→ **Given request 1**
Please rewrite the listing below with "photograph" changed to "image" and everything else left the same. Omit the picture from your version.

→ **Extract provided**
▶
Congratulations Marty.



I guess the family is gonna be on ther own how hey, because Marty is gonna be in the barn.


----------



## ShawneeCreek (Aug 9, 2005)

Glad all went ok for mama and baby. Sounds like Jerry was busy too. Enjoy your baby and let us know how he is doing. He is so cute.


----------



## bob r (Aug 9, 2005)

CONGRATS MARTY!!! GLAD EVERYTHING WENT WELL, NOW ENJOY YOU LITTLE BOY!


----------



## FFFoxyGal (Aug 9, 2005)

WOOOOO HHOOOOOOOO!!!!!











WAY TO GOOOO,....





HAPPY BIRTHDAY LITTLE FETUS!!!!!! AND CONGRATS TOO MARTY AND JERRY!!!!!!!





WOO HOOO!!!!!!!!!!


----------



## Tapestry Minis (Aug 9, 2005)

[SIZE=14pt]CONGRATULATIONS MARTY & HOLLY!!![/SIZE]

NOW LETS SEE SOME MORE PHOTOS!!!!


----------



## Miss_Fortune (Aug 9, 2005)

Congratulations! Now you can actually get some sleep.


----------



## FairytailGlennMinis (Aug 9, 2005)
◀
→ **Data extract**
▶
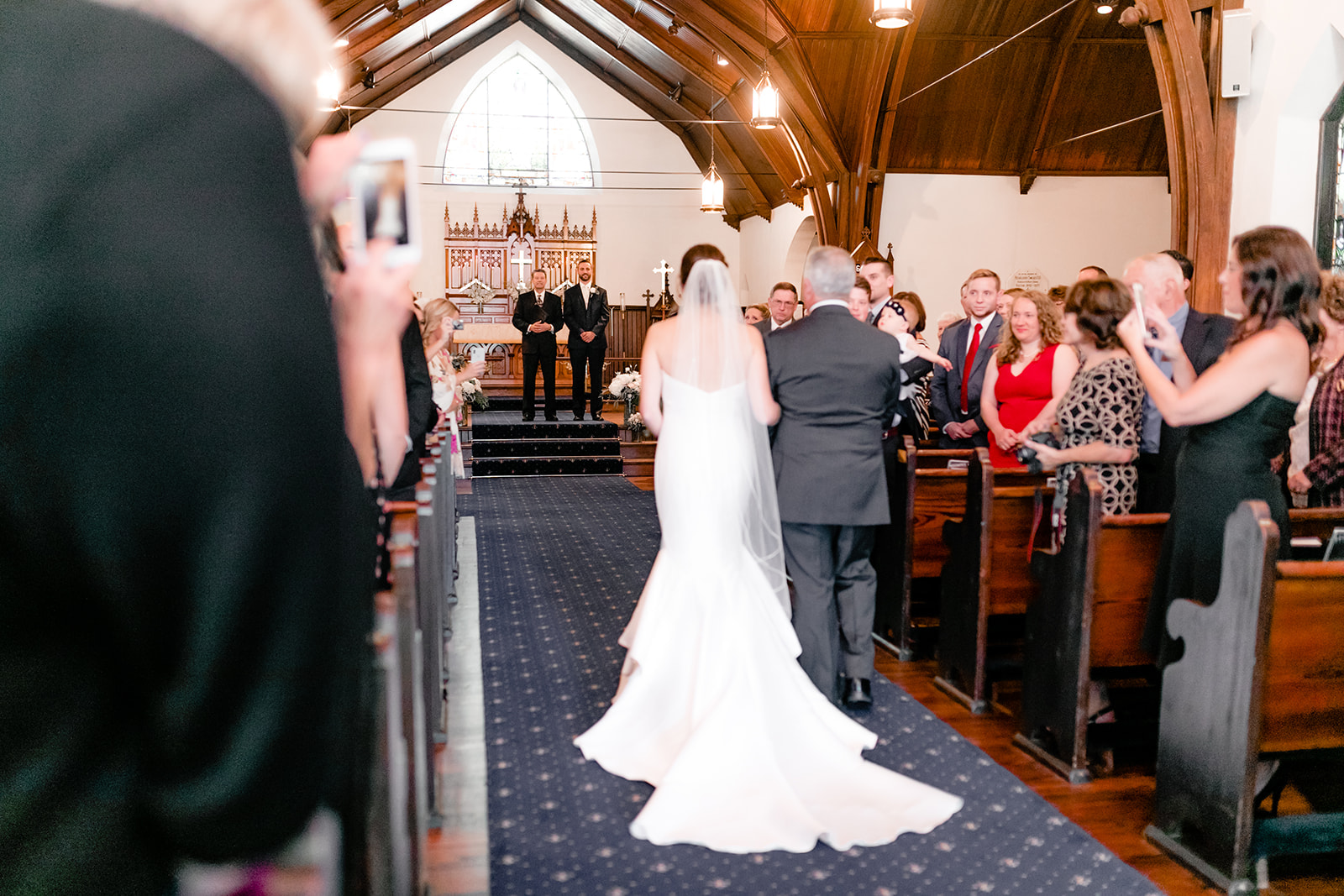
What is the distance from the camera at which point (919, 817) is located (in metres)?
2.89

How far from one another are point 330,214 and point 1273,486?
3.00m

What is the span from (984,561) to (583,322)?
7902 mm

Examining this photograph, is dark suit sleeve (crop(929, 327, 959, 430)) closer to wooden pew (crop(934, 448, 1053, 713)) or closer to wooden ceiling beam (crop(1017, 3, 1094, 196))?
wooden pew (crop(934, 448, 1053, 713))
◀
→ **Given request 2**
Answer these questions about the forum thread above:
(a) According to the first post, where is Marty going to be?
(b) Who does ShawneeCreek say was busy too?
(c) What does Miss_Fortune say Marty can now do?

→ **Complete answer 1**
What is the distance from the camera at which point (919, 817) is located (in metres)?
2.89

How far from one another are point 330,214 and point 1273,486?
3.00m

What is the span from (984,561) to (583,322)?
7902 mm

Examining this image, is dark suit sleeve (crop(929, 327, 959, 430)) closer to wooden pew (crop(934, 448, 1053, 713)) or closer to wooden ceiling beam (crop(1017, 3, 1094, 196))?
wooden pew (crop(934, 448, 1053, 713))

→ **Complete answer 2**
(a) In the barn.
(b) Jerry.
(c) Actually get some sleep.